万年筆のペン先には様々な字幅やバリエーションがありますが、その中でも軟調ペン先と言われるものがあります。筆圧をかけるとペン先がしなり、強弱のある筆記線を表現できるのが軟調ペン先で、書き味に柔らかさを求める方、線に強弱をつけて味のある文字を書きたいときには軟調ペン先がお勧めです。
軟調ペン先で有名どころだと、パイロットのフォルカンとかエラボーとかが有名ですね。
このブログではこれまでに何度か、「軟調ペン先は、力が入って書き方が崩れてしまう」と言うアンチ軟調ペン先的な発言をしてきましたが、私、実はいくつかの軟調ペン先の万年筆を保有しています。
左からパイロットカスタム74SF、SFM、カスタムヘリテイジ912SF、カスタム743エラボー、プラチナセンチュリー#3776 SF、SM。海外の軟調ペン先(フレックスニブ)を入れるとカオスりますので今回は外しますが海外製もいくつか保有。
アンチ発言しましたけど、嫌いではないのですよ。どちらかといえば好きです。
ただ習字している時に軟調ペン先が乱入してくると心が乱れるのです。ここでウニっと筆圧をかけて筆記線に強弱をつけて・・・みたいな欲求が生まれ文字が乱れていくため、清書前はなるべく使わないようにしています。特に「払い」の部分では独特の筆運びがありますからね。

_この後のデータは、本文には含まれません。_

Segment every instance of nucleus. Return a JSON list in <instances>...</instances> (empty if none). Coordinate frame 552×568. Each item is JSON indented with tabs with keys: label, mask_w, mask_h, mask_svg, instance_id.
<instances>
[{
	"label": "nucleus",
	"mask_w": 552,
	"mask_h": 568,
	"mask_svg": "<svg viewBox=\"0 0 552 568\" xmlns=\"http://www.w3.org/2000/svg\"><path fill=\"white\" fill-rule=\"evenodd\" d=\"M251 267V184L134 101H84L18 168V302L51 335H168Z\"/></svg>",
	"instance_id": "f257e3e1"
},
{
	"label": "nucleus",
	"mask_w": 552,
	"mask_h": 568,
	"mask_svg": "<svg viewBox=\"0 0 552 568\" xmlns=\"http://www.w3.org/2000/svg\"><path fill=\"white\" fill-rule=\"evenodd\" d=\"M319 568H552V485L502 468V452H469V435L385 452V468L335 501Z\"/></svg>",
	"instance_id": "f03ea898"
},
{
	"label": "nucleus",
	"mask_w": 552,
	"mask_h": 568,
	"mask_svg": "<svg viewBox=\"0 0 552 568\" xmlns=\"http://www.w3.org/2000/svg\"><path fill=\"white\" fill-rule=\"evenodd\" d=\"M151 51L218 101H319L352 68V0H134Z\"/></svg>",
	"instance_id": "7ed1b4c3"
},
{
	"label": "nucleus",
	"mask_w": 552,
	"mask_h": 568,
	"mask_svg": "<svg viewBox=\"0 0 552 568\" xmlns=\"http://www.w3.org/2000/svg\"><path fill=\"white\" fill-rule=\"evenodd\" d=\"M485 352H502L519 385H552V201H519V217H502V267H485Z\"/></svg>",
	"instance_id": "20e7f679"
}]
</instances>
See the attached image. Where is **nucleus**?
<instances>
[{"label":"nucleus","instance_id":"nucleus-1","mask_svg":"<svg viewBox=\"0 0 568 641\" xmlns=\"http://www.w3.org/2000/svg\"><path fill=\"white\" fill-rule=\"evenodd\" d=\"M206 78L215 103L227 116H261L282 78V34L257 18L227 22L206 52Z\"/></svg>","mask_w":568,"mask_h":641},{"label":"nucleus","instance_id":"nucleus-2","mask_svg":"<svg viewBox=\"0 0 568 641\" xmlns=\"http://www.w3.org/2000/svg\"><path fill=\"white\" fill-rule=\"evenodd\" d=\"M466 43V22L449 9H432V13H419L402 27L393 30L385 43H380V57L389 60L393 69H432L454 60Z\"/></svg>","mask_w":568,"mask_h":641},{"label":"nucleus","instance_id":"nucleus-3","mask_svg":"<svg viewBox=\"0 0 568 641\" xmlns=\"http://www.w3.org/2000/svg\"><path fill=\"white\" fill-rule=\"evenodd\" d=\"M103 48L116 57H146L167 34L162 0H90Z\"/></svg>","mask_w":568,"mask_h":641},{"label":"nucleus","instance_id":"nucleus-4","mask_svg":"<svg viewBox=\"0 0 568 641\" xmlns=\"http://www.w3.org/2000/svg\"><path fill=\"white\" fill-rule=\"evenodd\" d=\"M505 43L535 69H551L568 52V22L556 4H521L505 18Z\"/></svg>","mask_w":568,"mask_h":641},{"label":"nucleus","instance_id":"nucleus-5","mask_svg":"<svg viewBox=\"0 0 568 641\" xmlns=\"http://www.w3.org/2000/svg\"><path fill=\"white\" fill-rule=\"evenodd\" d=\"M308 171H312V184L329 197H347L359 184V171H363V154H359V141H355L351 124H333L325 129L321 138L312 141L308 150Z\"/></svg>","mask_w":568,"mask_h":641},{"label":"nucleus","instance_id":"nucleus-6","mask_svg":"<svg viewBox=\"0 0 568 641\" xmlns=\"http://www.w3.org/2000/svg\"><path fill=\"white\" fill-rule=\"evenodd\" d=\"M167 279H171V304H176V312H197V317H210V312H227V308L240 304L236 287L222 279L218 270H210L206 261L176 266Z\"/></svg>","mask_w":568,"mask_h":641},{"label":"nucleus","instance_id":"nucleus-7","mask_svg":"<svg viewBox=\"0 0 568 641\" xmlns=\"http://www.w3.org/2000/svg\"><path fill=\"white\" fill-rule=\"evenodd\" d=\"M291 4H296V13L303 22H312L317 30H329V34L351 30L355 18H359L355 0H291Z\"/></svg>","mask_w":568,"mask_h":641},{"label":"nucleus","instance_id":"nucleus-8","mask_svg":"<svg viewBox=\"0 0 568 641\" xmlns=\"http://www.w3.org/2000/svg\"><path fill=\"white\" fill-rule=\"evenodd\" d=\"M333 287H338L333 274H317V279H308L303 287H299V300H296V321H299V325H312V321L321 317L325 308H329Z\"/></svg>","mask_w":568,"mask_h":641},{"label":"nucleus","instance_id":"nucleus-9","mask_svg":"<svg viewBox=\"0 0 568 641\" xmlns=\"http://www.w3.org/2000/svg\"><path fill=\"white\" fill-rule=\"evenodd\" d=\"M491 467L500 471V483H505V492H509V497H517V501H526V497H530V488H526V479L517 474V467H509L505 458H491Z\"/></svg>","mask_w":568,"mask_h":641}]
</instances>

さて、軟調ペン先というのは言葉では特殊な雰囲気がありますが、実はカスタム74やセンチュリー#3776といったパイロット社・プラチナ社の定番ラインの万年筆でもラインナップされています。(一般的なFやMなどと同じ価格で購入ができます)
今回はカスタム74とセンチュリー#3776の軟調ペン先の中で、細軟(SF)と名付けられた「細くて柔らかいペン先」について紹介&比較をしたいと思います。軟調ペン先は、細軟だけでなく線の太い軟調ペン先もありますが、個人的には細い筆記線の中で強弱がつけられるのが好きでよく愛用しています。
パイロット細軟とプラチナ細軟の比較
書き味の違い
カスタム74のペン先とセンチュリー#3776のペン先。
いずれも細軟(SF)ですが、柔らかさの定義が違う雰囲気がありますし、もちろん柔らかさも異なります。
感覚でお伝えしますと、カスタム74は筆圧をかけていくとスッと縦にしなりつつペン先が割れていきます。同じバランスで縦にも横にも柔らかく動くイメージです。書き味も柔らかくスラスラと筆記できます。
それに対してセンチュリーは、まず縦方向にしなり、さらに筆圧をかけるとペン先が割れてくるといった印象があります。多少の筆圧だとポコポコっと上下運動するような動きで、それ以上に圧をかけるとペン先が割れる感じ。書き味もカリカリと少し硬めですので、カスタム74のSFとは全く違う書き味です。
下の写真は、上から一般的な細字(F)、カスタム74SF、センチュリーSFで筆記した文字。春夏秋冬という文字を、楷書(左)と力まなくとも自然と筆圧のかかる行書(右)で書いてみました。
軟調ではない一般的な細字と比べると、特に行書に関しては筆記線の強弱が出ていますね。
軟調ペン先を使うと、極度に線の強弱をつけたくなるのですが、力まず筆圧をかけない自然な筆記の中でも自然な強弱が出てきますのでそれをベースとした使い方が理想なのだと思います。
どちらが書きやすいかというと、筆圧が弱く、あまり強弱を意識しないのであれば、一定の筆圧まで動きの少ないセンチュリーの方が書きやすいかもしれませんが、正直感動も少ないかと思います。カスタム74のSFは「柔らかいな〜」という感触が最初から伝わってきますので、軟調を期待するのであればカスタム74をお勧めします。
サイズ比較
最後にサイズ感も乗せておきます。
上の雨垂れクリップがパイロット社のカスタム74、下がプラチナのセンチュリー#3776となりますが、ボディの長さはカスタム74の方が少し長いです。太さではセンチュリーの方が太いですね。
公開されている数値では、以下となります。
カスタム74:全長143.0mm × 最大径φ 14.7mm
センチュリー:全長139.5mm × 最大径φ15.4mm
重さはインクを入れた状態で以下となります。
カスタム74:22.5g キャップ無し14.5g
センチュリー:25.0g キャップ無し14.5g
ペン先はどちらも14金です。
カスタム74
センチュリー
バランス的に、キャップって重たいんですね。
サイズに関しては使い手の好みが強いので良し悪しはありませんが、参考にしてください。